I opened the window because I wanted to smell life. Taste life. Feel it on my face in the form of soft wind on an autumn night. But in wanting that feeling instead of just experiencing it because it was there, opening the window became a sad activity instead of a happy one.
And when I closed the window, silence took over again, and only the soft ticking of an invisible clock was heard. The tick of the clock in my mind.
I took a step away from the window, past the shower door, glittering with droplets of water, and took a good look at myself in the mirror as I heard a plane pass overhead somewhere in the night sky. I saw a sparkle in my eyes from the reflection of the metal sink faucet, and my hair was drying, so it fell into odd curls around my quiet face.
My teeth weren't clean. I could feel that without moving my tongue over their plaquey surfaces. I was tired, and my face showed it, as it did always, with dark semi-circles of skin close underneath each eye. An image so familiar that it doesn't make a difference if someone tells me that I look tired. I always look tired.

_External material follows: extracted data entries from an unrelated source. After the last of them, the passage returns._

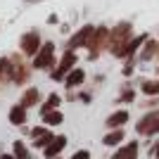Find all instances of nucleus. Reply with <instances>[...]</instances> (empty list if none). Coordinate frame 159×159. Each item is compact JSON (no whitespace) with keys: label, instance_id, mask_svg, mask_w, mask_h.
<instances>
[{"label":"nucleus","instance_id":"nucleus-14","mask_svg":"<svg viewBox=\"0 0 159 159\" xmlns=\"http://www.w3.org/2000/svg\"><path fill=\"white\" fill-rule=\"evenodd\" d=\"M36 102H38V90H36V88H29L26 93H24V98H21V105L31 107V105H36Z\"/></svg>","mask_w":159,"mask_h":159},{"label":"nucleus","instance_id":"nucleus-12","mask_svg":"<svg viewBox=\"0 0 159 159\" xmlns=\"http://www.w3.org/2000/svg\"><path fill=\"white\" fill-rule=\"evenodd\" d=\"M83 79H86V74L81 71V69H74V71L66 76V86L74 88V86H79V83H83Z\"/></svg>","mask_w":159,"mask_h":159},{"label":"nucleus","instance_id":"nucleus-13","mask_svg":"<svg viewBox=\"0 0 159 159\" xmlns=\"http://www.w3.org/2000/svg\"><path fill=\"white\" fill-rule=\"evenodd\" d=\"M145 38H147V36H140V38H133L131 43L126 45V50H124V55H121V57H131V55L135 52V50H138V48L143 45V43H145Z\"/></svg>","mask_w":159,"mask_h":159},{"label":"nucleus","instance_id":"nucleus-7","mask_svg":"<svg viewBox=\"0 0 159 159\" xmlns=\"http://www.w3.org/2000/svg\"><path fill=\"white\" fill-rule=\"evenodd\" d=\"M21 50L26 55H33L38 50V36H36V33H26V36L21 38Z\"/></svg>","mask_w":159,"mask_h":159},{"label":"nucleus","instance_id":"nucleus-1","mask_svg":"<svg viewBox=\"0 0 159 159\" xmlns=\"http://www.w3.org/2000/svg\"><path fill=\"white\" fill-rule=\"evenodd\" d=\"M128 33H131V24H119V26L112 31V40H109V48H112L114 55H124L126 50V43H128Z\"/></svg>","mask_w":159,"mask_h":159},{"label":"nucleus","instance_id":"nucleus-11","mask_svg":"<svg viewBox=\"0 0 159 159\" xmlns=\"http://www.w3.org/2000/svg\"><path fill=\"white\" fill-rule=\"evenodd\" d=\"M10 121H12V124H17V126H19V124H24V121H26V107H24V105L12 107V112H10Z\"/></svg>","mask_w":159,"mask_h":159},{"label":"nucleus","instance_id":"nucleus-16","mask_svg":"<svg viewBox=\"0 0 159 159\" xmlns=\"http://www.w3.org/2000/svg\"><path fill=\"white\" fill-rule=\"evenodd\" d=\"M43 121L45 124H52V126H57V124H62V114L60 112H43Z\"/></svg>","mask_w":159,"mask_h":159},{"label":"nucleus","instance_id":"nucleus-18","mask_svg":"<svg viewBox=\"0 0 159 159\" xmlns=\"http://www.w3.org/2000/svg\"><path fill=\"white\" fill-rule=\"evenodd\" d=\"M154 50H159V45L154 43V40H150V43H147V48L143 50V55H140V57H143V60H152Z\"/></svg>","mask_w":159,"mask_h":159},{"label":"nucleus","instance_id":"nucleus-15","mask_svg":"<svg viewBox=\"0 0 159 159\" xmlns=\"http://www.w3.org/2000/svg\"><path fill=\"white\" fill-rule=\"evenodd\" d=\"M121 140H124V131L116 128V131H112L109 135H105V145H119Z\"/></svg>","mask_w":159,"mask_h":159},{"label":"nucleus","instance_id":"nucleus-2","mask_svg":"<svg viewBox=\"0 0 159 159\" xmlns=\"http://www.w3.org/2000/svg\"><path fill=\"white\" fill-rule=\"evenodd\" d=\"M135 131H138L140 135H154V133H159V109L157 112L145 114V116L138 121Z\"/></svg>","mask_w":159,"mask_h":159},{"label":"nucleus","instance_id":"nucleus-8","mask_svg":"<svg viewBox=\"0 0 159 159\" xmlns=\"http://www.w3.org/2000/svg\"><path fill=\"white\" fill-rule=\"evenodd\" d=\"M90 36H93V29H90V26L81 29V31L74 36L71 45H74V48H79V45H88V43H90Z\"/></svg>","mask_w":159,"mask_h":159},{"label":"nucleus","instance_id":"nucleus-19","mask_svg":"<svg viewBox=\"0 0 159 159\" xmlns=\"http://www.w3.org/2000/svg\"><path fill=\"white\" fill-rule=\"evenodd\" d=\"M14 157L17 159H29V152H26V147H24V143H14Z\"/></svg>","mask_w":159,"mask_h":159},{"label":"nucleus","instance_id":"nucleus-17","mask_svg":"<svg viewBox=\"0 0 159 159\" xmlns=\"http://www.w3.org/2000/svg\"><path fill=\"white\" fill-rule=\"evenodd\" d=\"M143 93L145 95H159V81H145L143 83Z\"/></svg>","mask_w":159,"mask_h":159},{"label":"nucleus","instance_id":"nucleus-20","mask_svg":"<svg viewBox=\"0 0 159 159\" xmlns=\"http://www.w3.org/2000/svg\"><path fill=\"white\" fill-rule=\"evenodd\" d=\"M57 102H60V98H57V95H50L48 102H45V107H43V112H50L52 107H57Z\"/></svg>","mask_w":159,"mask_h":159},{"label":"nucleus","instance_id":"nucleus-4","mask_svg":"<svg viewBox=\"0 0 159 159\" xmlns=\"http://www.w3.org/2000/svg\"><path fill=\"white\" fill-rule=\"evenodd\" d=\"M33 64H36V69H50L52 66V43H45V48L38 52Z\"/></svg>","mask_w":159,"mask_h":159},{"label":"nucleus","instance_id":"nucleus-23","mask_svg":"<svg viewBox=\"0 0 159 159\" xmlns=\"http://www.w3.org/2000/svg\"><path fill=\"white\" fill-rule=\"evenodd\" d=\"M7 66V60H0V76H2V69Z\"/></svg>","mask_w":159,"mask_h":159},{"label":"nucleus","instance_id":"nucleus-21","mask_svg":"<svg viewBox=\"0 0 159 159\" xmlns=\"http://www.w3.org/2000/svg\"><path fill=\"white\" fill-rule=\"evenodd\" d=\"M88 157H90V154H88L86 150H81V152H76V154H74L71 159H88Z\"/></svg>","mask_w":159,"mask_h":159},{"label":"nucleus","instance_id":"nucleus-25","mask_svg":"<svg viewBox=\"0 0 159 159\" xmlns=\"http://www.w3.org/2000/svg\"><path fill=\"white\" fill-rule=\"evenodd\" d=\"M0 159H17V157H10V154H2Z\"/></svg>","mask_w":159,"mask_h":159},{"label":"nucleus","instance_id":"nucleus-6","mask_svg":"<svg viewBox=\"0 0 159 159\" xmlns=\"http://www.w3.org/2000/svg\"><path fill=\"white\" fill-rule=\"evenodd\" d=\"M64 145H66V138H64V135H57V138H52V140L45 145V157H57V152H60Z\"/></svg>","mask_w":159,"mask_h":159},{"label":"nucleus","instance_id":"nucleus-9","mask_svg":"<svg viewBox=\"0 0 159 159\" xmlns=\"http://www.w3.org/2000/svg\"><path fill=\"white\" fill-rule=\"evenodd\" d=\"M135 154H138V143H128L126 147H121L114 154V159H135Z\"/></svg>","mask_w":159,"mask_h":159},{"label":"nucleus","instance_id":"nucleus-5","mask_svg":"<svg viewBox=\"0 0 159 159\" xmlns=\"http://www.w3.org/2000/svg\"><path fill=\"white\" fill-rule=\"evenodd\" d=\"M74 62H76V55H74V52H66L64 57H62L60 66L55 69L52 79H55V81H62V79H64V74H66V71H69V69H71V66H74Z\"/></svg>","mask_w":159,"mask_h":159},{"label":"nucleus","instance_id":"nucleus-10","mask_svg":"<svg viewBox=\"0 0 159 159\" xmlns=\"http://www.w3.org/2000/svg\"><path fill=\"white\" fill-rule=\"evenodd\" d=\"M126 121H128V112L121 109V112H114L112 116L107 119V126H109V128H119V126H124Z\"/></svg>","mask_w":159,"mask_h":159},{"label":"nucleus","instance_id":"nucleus-22","mask_svg":"<svg viewBox=\"0 0 159 159\" xmlns=\"http://www.w3.org/2000/svg\"><path fill=\"white\" fill-rule=\"evenodd\" d=\"M121 98H124V100H126V102H131V100H133V98H135V95H133V90H126V93H124V95H121Z\"/></svg>","mask_w":159,"mask_h":159},{"label":"nucleus","instance_id":"nucleus-3","mask_svg":"<svg viewBox=\"0 0 159 159\" xmlns=\"http://www.w3.org/2000/svg\"><path fill=\"white\" fill-rule=\"evenodd\" d=\"M107 38H109V31H107V29H98V31L93 33V38H90V43H88V45H90V57H93V60L98 57L100 45H105Z\"/></svg>","mask_w":159,"mask_h":159},{"label":"nucleus","instance_id":"nucleus-24","mask_svg":"<svg viewBox=\"0 0 159 159\" xmlns=\"http://www.w3.org/2000/svg\"><path fill=\"white\" fill-rule=\"evenodd\" d=\"M154 157L159 159V143H157V147H154Z\"/></svg>","mask_w":159,"mask_h":159}]
</instances>
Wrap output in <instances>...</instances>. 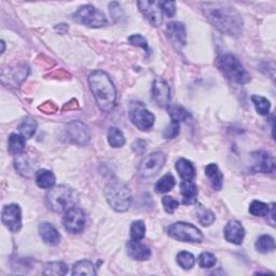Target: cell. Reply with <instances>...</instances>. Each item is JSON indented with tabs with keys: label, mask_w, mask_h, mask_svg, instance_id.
Here are the masks:
<instances>
[{
	"label": "cell",
	"mask_w": 276,
	"mask_h": 276,
	"mask_svg": "<svg viewBox=\"0 0 276 276\" xmlns=\"http://www.w3.org/2000/svg\"><path fill=\"white\" fill-rule=\"evenodd\" d=\"M201 9L207 21L217 31L230 37H239L242 34L243 18L228 3H202Z\"/></svg>",
	"instance_id": "cell-1"
},
{
	"label": "cell",
	"mask_w": 276,
	"mask_h": 276,
	"mask_svg": "<svg viewBox=\"0 0 276 276\" xmlns=\"http://www.w3.org/2000/svg\"><path fill=\"white\" fill-rule=\"evenodd\" d=\"M87 81L98 108L103 112L112 111L117 105V91L110 77L103 71H95L88 76Z\"/></svg>",
	"instance_id": "cell-2"
},
{
	"label": "cell",
	"mask_w": 276,
	"mask_h": 276,
	"mask_svg": "<svg viewBox=\"0 0 276 276\" xmlns=\"http://www.w3.org/2000/svg\"><path fill=\"white\" fill-rule=\"evenodd\" d=\"M216 65L221 72V74L234 83L242 85L247 84L251 80L248 72L246 71L239 58L235 57L233 54H221L217 58Z\"/></svg>",
	"instance_id": "cell-3"
},
{
	"label": "cell",
	"mask_w": 276,
	"mask_h": 276,
	"mask_svg": "<svg viewBox=\"0 0 276 276\" xmlns=\"http://www.w3.org/2000/svg\"><path fill=\"white\" fill-rule=\"evenodd\" d=\"M47 206L55 213H65L78 203V194L67 186H56L45 194Z\"/></svg>",
	"instance_id": "cell-4"
},
{
	"label": "cell",
	"mask_w": 276,
	"mask_h": 276,
	"mask_svg": "<svg viewBox=\"0 0 276 276\" xmlns=\"http://www.w3.org/2000/svg\"><path fill=\"white\" fill-rule=\"evenodd\" d=\"M106 200L116 212L123 213L130 209L132 193L124 183L111 181L105 188Z\"/></svg>",
	"instance_id": "cell-5"
},
{
	"label": "cell",
	"mask_w": 276,
	"mask_h": 276,
	"mask_svg": "<svg viewBox=\"0 0 276 276\" xmlns=\"http://www.w3.org/2000/svg\"><path fill=\"white\" fill-rule=\"evenodd\" d=\"M73 19L76 23L82 24L90 28H101L108 24L106 15L97 8L86 5L79 8L73 14Z\"/></svg>",
	"instance_id": "cell-6"
},
{
	"label": "cell",
	"mask_w": 276,
	"mask_h": 276,
	"mask_svg": "<svg viewBox=\"0 0 276 276\" xmlns=\"http://www.w3.org/2000/svg\"><path fill=\"white\" fill-rule=\"evenodd\" d=\"M167 234L176 241L186 243H201L203 241L201 230L188 222L179 221L173 223L167 229Z\"/></svg>",
	"instance_id": "cell-7"
},
{
	"label": "cell",
	"mask_w": 276,
	"mask_h": 276,
	"mask_svg": "<svg viewBox=\"0 0 276 276\" xmlns=\"http://www.w3.org/2000/svg\"><path fill=\"white\" fill-rule=\"evenodd\" d=\"M166 155L161 151H155L146 155L142 160L138 172L143 178H150L159 173L165 164Z\"/></svg>",
	"instance_id": "cell-8"
},
{
	"label": "cell",
	"mask_w": 276,
	"mask_h": 276,
	"mask_svg": "<svg viewBox=\"0 0 276 276\" xmlns=\"http://www.w3.org/2000/svg\"><path fill=\"white\" fill-rule=\"evenodd\" d=\"M63 224L67 232L72 234H79L85 228L86 216L81 209L75 206L64 213Z\"/></svg>",
	"instance_id": "cell-9"
},
{
	"label": "cell",
	"mask_w": 276,
	"mask_h": 276,
	"mask_svg": "<svg viewBox=\"0 0 276 276\" xmlns=\"http://www.w3.org/2000/svg\"><path fill=\"white\" fill-rule=\"evenodd\" d=\"M2 221L12 233H17L22 228V211L17 204L6 205L2 213Z\"/></svg>",
	"instance_id": "cell-10"
},
{
	"label": "cell",
	"mask_w": 276,
	"mask_h": 276,
	"mask_svg": "<svg viewBox=\"0 0 276 276\" xmlns=\"http://www.w3.org/2000/svg\"><path fill=\"white\" fill-rule=\"evenodd\" d=\"M67 136L72 143L85 146L91 141V131L82 121H72L67 125Z\"/></svg>",
	"instance_id": "cell-11"
},
{
	"label": "cell",
	"mask_w": 276,
	"mask_h": 276,
	"mask_svg": "<svg viewBox=\"0 0 276 276\" xmlns=\"http://www.w3.org/2000/svg\"><path fill=\"white\" fill-rule=\"evenodd\" d=\"M251 171L255 173L271 174L275 170L274 157L269 152L255 151L250 154Z\"/></svg>",
	"instance_id": "cell-12"
},
{
	"label": "cell",
	"mask_w": 276,
	"mask_h": 276,
	"mask_svg": "<svg viewBox=\"0 0 276 276\" xmlns=\"http://www.w3.org/2000/svg\"><path fill=\"white\" fill-rule=\"evenodd\" d=\"M130 119L138 130L145 132L150 130L153 126L155 117L151 111L146 109V108L136 107L130 111Z\"/></svg>",
	"instance_id": "cell-13"
},
{
	"label": "cell",
	"mask_w": 276,
	"mask_h": 276,
	"mask_svg": "<svg viewBox=\"0 0 276 276\" xmlns=\"http://www.w3.org/2000/svg\"><path fill=\"white\" fill-rule=\"evenodd\" d=\"M138 8L153 27H160L163 23V13L159 2H138Z\"/></svg>",
	"instance_id": "cell-14"
},
{
	"label": "cell",
	"mask_w": 276,
	"mask_h": 276,
	"mask_svg": "<svg viewBox=\"0 0 276 276\" xmlns=\"http://www.w3.org/2000/svg\"><path fill=\"white\" fill-rule=\"evenodd\" d=\"M153 101L160 107H167L171 100V88L163 79L157 78L152 83Z\"/></svg>",
	"instance_id": "cell-15"
},
{
	"label": "cell",
	"mask_w": 276,
	"mask_h": 276,
	"mask_svg": "<svg viewBox=\"0 0 276 276\" xmlns=\"http://www.w3.org/2000/svg\"><path fill=\"white\" fill-rule=\"evenodd\" d=\"M167 37L177 49H182L187 41L186 27L180 22H171L167 24L166 28Z\"/></svg>",
	"instance_id": "cell-16"
},
{
	"label": "cell",
	"mask_w": 276,
	"mask_h": 276,
	"mask_svg": "<svg viewBox=\"0 0 276 276\" xmlns=\"http://www.w3.org/2000/svg\"><path fill=\"white\" fill-rule=\"evenodd\" d=\"M223 234L226 242L235 245H241L245 238V229L240 221L230 220L224 226Z\"/></svg>",
	"instance_id": "cell-17"
},
{
	"label": "cell",
	"mask_w": 276,
	"mask_h": 276,
	"mask_svg": "<svg viewBox=\"0 0 276 276\" xmlns=\"http://www.w3.org/2000/svg\"><path fill=\"white\" fill-rule=\"evenodd\" d=\"M127 255L134 260L137 261H146L151 257V250L147 245L141 243V241L131 240L126 244Z\"/></svg>",
	"instance_id": "cell-18"
},
{
	"label": "cell",
	"mask_w": 276,
	"mask_h": 276,
	"mask_svg": "<svg viewBox=\"0 0 276 276\" xmlns=\"http://www.w3.org/2000/svg\"><path fill=\"white\" fill-rule=\"evenodd\" d=\"M38 232L41 240L50 246H56L61 242V234L55 226L49 222H42L38 226Z\"/></svg>",
	"instance_id": "cell-19"
},
{
	"label": "cell",
	"mask_w": 276,
	"mask_h": 276,
	"mask_svg": "<svg viewBox=\"0 0 276 276\" xmlns=\"http://www.w3.org/2000/svg\"><path fill=\"white\" fill-rule=\"evenodd\" d=\"M198 187L193 181H181L180 194L182 196V203L185 205H192L198 201Z\"/></svg>",
	"instance_id": "cell-20"
},
{
	"label": "cell",
	"mask_w": 276,
	"mask_h": 276,
	"mask_svg": "<svg viewBox=\"0 0 276 276\" xmlns=\"http://www.w3.org/2000/svg\"><path fill=\"white\" fill-rule=\"evenodd\" d=\"M205 175L210 180L211 186L213 189L216 191H219L222 188L223 185V175L220 172L219 167L215 163H211L205 167Z\"/></svg>",
	"instance_id": "cell-21"
},
{
	"label": "cell",
	"mask_w": 276,
	"mask_h": 276,
	"mask_svg": "<svg viewBox=\"0 0 276 276\" xmlns=\"http://www.w3.org/2000/svg\"><path fill=\"white\" fill-rule=\"evenodd\" d=\"M175 167H176L177 173H178L180 178L183 181H192L194 179L195 169L192 162H190L189 160L181 157V159H179L176 162Z\"/></svg>",
	"instance_id": "cell-22"
},
{
	"label": "cell",
	"mask_w": 276,
	"mask_h": 276,
	"mask_svg": "<svg viewBox=\"0 0 276 276\" xmlns=\"http://www.w3.org/2000/svg\"><path fill=\"white\" fill-rule=\"evenodd\" d=\"M35 180L37 186L41 189H51L55 185V176L51 171L39 170L35 174Z\"/></svg>",
	"instance_id": "cell-23"
},
{
	"label": "cell",
	"mask_w": 276,
	"mask_h": 276,
	"mask_svg": "<svg viewBox=\"0 0 276 276\" xmlns=\"http://www.w3.org/2000/svg\"><path fill=\"white\" fill-rule=\"evenodd\" d=\"M167 112H169L172 121L174 122H186L191 119V113L179 105H169L167 106Z\"/></svg>",
	"instance_id": "cell-24"
},
{
	"label": "cell",
	"mask_w": 276,
	"mask_h": 276,
	"mask_svg": "<svg viewBox=\"0 0 276 276\" xmlns=\"http://www.w3.org/2000/svg\"><path fill=\"white\" fill-rule=\"evenodd\" d=\"M14 167H15V170L18 172L19 175L27 177V178L32 177L33 174H34L33 165L31 164V162H29L28 157L26 155H24V154L17 155L15 157Z\"/></svg>",
	"instance_id": "cell-25"
},
{
	"label": "cell",
	"mask_w": 276,
	"mask_h": 276,
	"mask_svg": "<svg viewBox=\"0 0 276 276\" xmlns=\"http://www.w3.org/2000/svg\"><path fill=\"white\" fill-rule=\"evenodd\" d=\"M26 138L19 134H11L8 140V149L11 153L19 154L25 150Z\"/></svg>",
	"instance_id": "cell-26"
},
{
	"label": "cell",
	"mask_w": 276,
	"mask_h": 276,
	"mask_svg": "<svg viewBox=\"0 0 276 276\" xmlns=\"http://www.w3.org/2000/svg\"><path fill=\"white\" fill-rule=\"evenodd\" d=\"M37 126H38L37 121L33 117H26L21 121V123H19L18 131L23 137L28 140V138H32L35 135L37 131Z\"/></svg>",
	"instance_id": "cell-27"
},
{
	"label": "cell",
	"mask_w": 276,
	"mask_h": 276,
	"mask_svg": "<svg viewBox=\"0 0 276 276\" xmlns=\"http://www.w3.org/2000/svg\"><path fill=\"white\" fill-rule=\"evenodd\" d=\"M256 249L261 254H268L275 250V240L271 235L263 234L257 239V242L255 244Z\"/></svg>",
	"instance_id": "cell-28"
},
{
	"label": "cell",
	"mask_w": 276,
	"mask_h": 276,
	"mask_svg": "<svg viewBox=\"0 0 276 276\" xmlns=\"http://www.w3.org/2000/svg\"><path fill=\"white\" fill-rule=\"evenodd\" d=\"M73 275H90V276H95L96 275V270L95 265L88 260H80L75 263L73 268Z\"/></svg>",
	"instance_id": "cell-29"
},
{
	"label": "cell",
	"mask_w": 276,
	"mask_h": 276,
	"mask_svg": "<svg viewBox=\"0 0 276 276\" xmlns=\"http://www.w3.org/2000/svg\"><path fill=\"white\" fill-rule=\"evenodd\" d=\"M175 187V178L172 174H166L157 180L154 186V190L157 193H167L170 192Z\"/></svg>",
	"instance_id": "cell-30"
},
{
	"label": "cell",
	"mask_w": 276,
	"mask_h": 276,
	"mask_svg": "<svg viewBox=\"0 0 276 276\" xmlns=\"http://www.w3.org/2000/svg\"><path fill=\"white\" fill-rule=\"evenodd\" d=\"M67 272H68V267L64 262H61V261L47 263L42 271L44 275H57V276L66 275Z\"/></svg>",
	"instance_id": "cell-31"
},
{
	"label": "cell",
	"mask_w": 276,
	"mask_h": 276,
	"mask_svg": "<svg viewBox=\"0 0 276 276\" xmlns=\"http://www.w3.org/2000/svg\"><path fill=\"white\" fill-rule=\"evenodd\" d=\"M108 143L113 148H121L125 144V137L124 134L122 133L121 130L118 129V127H110L109 131H108Z\"/></svg>",
	"instance_id": "cell-32"
},
{
	"label": "cell",
	"mask_w": 276,
	"mask_h": 276,
	"mask_svg": "<svg viewBox=\"0 0 276 276\" xmlns=\"http://www.w3.org/2000/svg\"><path fill=\"white\" fill-rule=\"evenodd\" d=\"M251 101L255 105L256 110L260 114V116H268L271 109V103L263 96L260 95H252L251 96Z\"/></svg>",
	"instance_id": "cell-33"
},
{
	"label": "cell",
	"mask_w": 276,
	"mask_h": 276,
	"mask_svg": "<svg viewBox=\"0 0 276 276\" xmlns=\"http://www.w3.org/2000/svg\"><path fill=\"white\" fill-rule=\"evenodd\" d=\"M195 214H196L198 221L204 226H209L213 224L215 221V215L210 210L205 209L203 205H199L198 207H196Z\"/></svg>",
	"instance_id": "cell-34"
},
{
	"label": "cell",
	"mask_w": 276,
	"mask_h": 276,
	"mask_svg": "<svg viewBox=\"0 0 276 276\" xmlns=\"http://www.w3.org/2000/svg\"><path fill=\"white\" fill-rule=\"evenodd\" d=\"M28 73H29V68L27 66L12 69V71L8 74L9 83L11 84L13 82L15 85H18L27 77Z\"/></svg>",
	"instance_id": "cell-35"
},
{
	"label": "cell",
	"mask_w": 276,
	"mask_h": 276,
	"mask_svg": "<svg viewBox=\"0 0 276 276\" xmlns=\"http://www.w3.org/2000/svg\"><path fill=\"white\" fill-rule=\"evenodd\" d=\"M177 263L179 264L183 270H190L194 267L195 258L189 251H180L177 255Z\"/></svg>",
	"instance_id": "cell-36"
},
{
	"label": "cell",
	"mask_w": 276,
	"mask_h": 276,
	"mask_svg": "<svg viewBox=\"0 0 276 276\" xmlns=\"http://www.w3.org/2000/svg\"><path fill=\"white\" fill-rule=\"evenodd\" d=\"M131 240L142 241L146 235V224L143 220H136L131 224Z\"/></svg>",
	"instance_id": "cell-37"
},
{
	"label": "cell",
	"mask_w": 276,
	"mask_h": 276,
	"mask_svg": "<svg viewBox=\"0 0 276 276\" xmlns=\"http://www.w3.org/2000/svg\"><path fill=\"white\" fill-rule=\"evenodd\" d=\"M249 213L256 217L269 216L270 206L260 201H252L249 206Z\"/></svg>",
	"instance_id": "cell-38"
},
{
	"label": "cell",
	"mask_w": 276,
	"mask_h": 276,
	"mask_svg": "<svg viewBox=\"0 0 276 276\" xmlns=\"http://www.w3.org/2000/svg\"><path fill=\"white\" fill-rule=\"evenodd\" d=\"M217 258L211 252H202L199 256V265L202 269H211L215 267Z\"/></svg>",
	"instance_id": "cell-39"
},
{
	"label": "cell",
	"mask_w": 276,
	"mask_h": 276,
	"mask_svg": "<svg viewBox=\"0 0 276 276\" xmlns=\"http://www.w3.org/2000/svg\"><path fill=\"white\" fill-rule=\"evenodd\" d=\"M179 123L172 121L169 125L166 126V129L163 132V137L166 138V140H174L177 136L179 135Z\"/></svg>",
	"instance_id": "cell-40"
},
{
	"label": "cell",
	"mask_w": 276,
	"mask_h": 276,
	"mask_svg": "<svg viewBox=\"0 0 276 276\" xmlns=\"http://www.w3.org/2000/svg\"><path fill=\"white\" fill-rule=\"evenodd\" d=\"M129 42L132 45L143 48L145 51H149V45H148L147 39L140 34H135V35H132L131 37H129Z\"/></svg>",
	"instance_id": "cell-41"
},
{
	"label": "cell",
	"mask_w": 276,
	"mask_h": 276,
	"mask_svg": "<svg viewBox=\"0 0 276 276\" xmlns=\"http://www.w3.org/2000/svg\"><path fill=\"white\" fill-rule=\"evenodd\" d=\"M161 11L167 17H172L176 13V4L174 2H159Z\"/></svg>",
	"instance_id": "cell-42"
},
{
	"label": "cell",
	"mask_w": 276,
	"mask_h": 276,
	"mask_svg": "<svg viewBox=\"0 0 276 276\" xmlns=\"http://www.w3.org/2000/svg\"><path fill=\"white\" fill-rule=\"evenodd\" d=\"M162 204L165 212L169 214H173L177 210V207L179 206V202L171 198V196H164L162 199Z\"/></svg>",
	"instance_id": "cell-43"
},
{
	"label": "cell",
	"mask_w": 276,
	"mask_h": 276,
	"mask_svg": "<svg viewBox=\"0 0 276 276\" xmlns=\"http://www.w3.org/2000/svg\"><path fill=\"white\" fill-rule=\"evenodd\" d=\"M121 6L118 3H110L109 4V11H110V15L117 19V18H121L122 15V10H121Z\"/></svg>",
	"instance_id": "cell-44"
},
{
	"label": "cell",
	"mask_w": 276,
	"mask_h": 276,
	"mask_svg": "<svg viewBox=\"0 0 276 276\" xmlns=\"http://www.w3.org/2000/svg\"><path fill=\"white\" fill-rule=\"evenodd\" d=\"M146 147H147V143L145 141L138 140L133 144V150L138 154H143L146 151Z\"/></svg>",
	"instance_id": "cell-45"
},
{
	"label": "cell",
	"mask_w": 276,
	"mask_h": 276,
	"mask_svg": "<svg viewBox=\"0 0 276 276\" xmlns=\"http://www.w3.org/2000/svg\"><path fill=\"white\" fill-rule=\"evenodd\" d=\"M2 45H3V50H2V53H4V52H5V48H6V47H5V41H4V40L2 41Z\"/></svg>",
	"instance_id": "cell-46"
}]
</instances>
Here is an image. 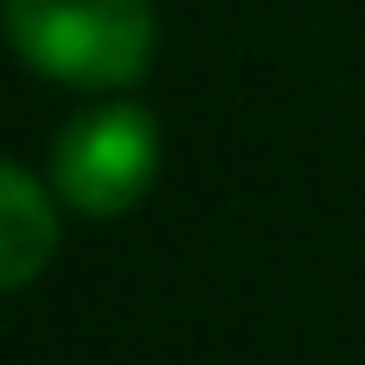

The chapstick was in the other room, but I had no intention of moving an inch until I was sure that I was ready to go to sleep.
It was around 11:30. My father had noticed recently that I had been staying up very late. Nevertheless, I somehow manage to move myself out of my bed, my dreams, my impossible desires, and off to school, where the world was much different.
I rubbed at one of my eyes and sighed a little, listening to a song in my head and a car driving past on our street. I was thinking of him. I was always thinking of him. Pointless and not worth a moment of my time. Yet, every moment of my time has something to do with him. Whether I'm breathing or looking back at myself in the mirror, if I'm at school where the halls are like my grandmother's jewlery boxes, or if I'm at home, where i know that everything I see as familiar will one day leave me and I will cry.
I always think of him. His dark eyes like a child's, but also like an adult's. His hair of almost the same color, something I always want to think of as being soft like a flower's petal in June. Everything about him soothes me, and yet everything about him makes me uneasy and makes me want to crawl into a hole somewhere in the desert to fall asleep.
Sand. His voice is like sand. It ripples and it stands still and it trembles without movement and it flies without wings all at the same time. His voice reminds me even more of the innocent beauty of childhood, when life is plastic horses, tunafish sandwiches, and Disney movies. It's like a gravel road itching up under your feet as you and another person you've never met walk hand in hand to the park to play.
It's like that wind out the window. Everything about him is like life stored in a snapshot of the sun, bright and beautiful, but moving, changing, and prepared to let it's friend the moon take it's place for a little while as it radiates elsewhere.
It's hard to explain, but as I stand here in the bathroom, casually looking up at myself every once in a while, and as I rub my eye that hurts from being tired all the time, and as I want so badly to open that window a few steps away past that shower door that's probably still gleaming in the light with water droplets so sparkley, I think of him.
This all started with an eyelash I found on my cheek as I looked up at myself in the mirror. I looked down at the eyelash, a fallen symbol of all my eyes have seen, and I thought of him. I thought about how I should make a wish and then blow the eyelash out onto the wind. I thought that maybe I could pretend that my wish would come true, though I know it can't.
So I took the little black eyelash, in all it's innocent beauty, and I placed it on my finger. I closed my eyes, thought, and opened them, ready to set the little thing free with a gust of human air.
I moved my hand a little, and I then lost sight of the eyelash. I of course had opened the window first, but where did it go?
Then I was distrscted by the scent of the air, which first reminded me of summer, then spring, then winter. I didn't smell the rusty smell of the common autumn leaf. Not tonight. I held the scent in my lungs and let it dance playfully in my nose and eyes. Then I let it go.
I put my nose to the screen of the window and had the sudden urge to write. Now it's past midnight and my dreams call my name.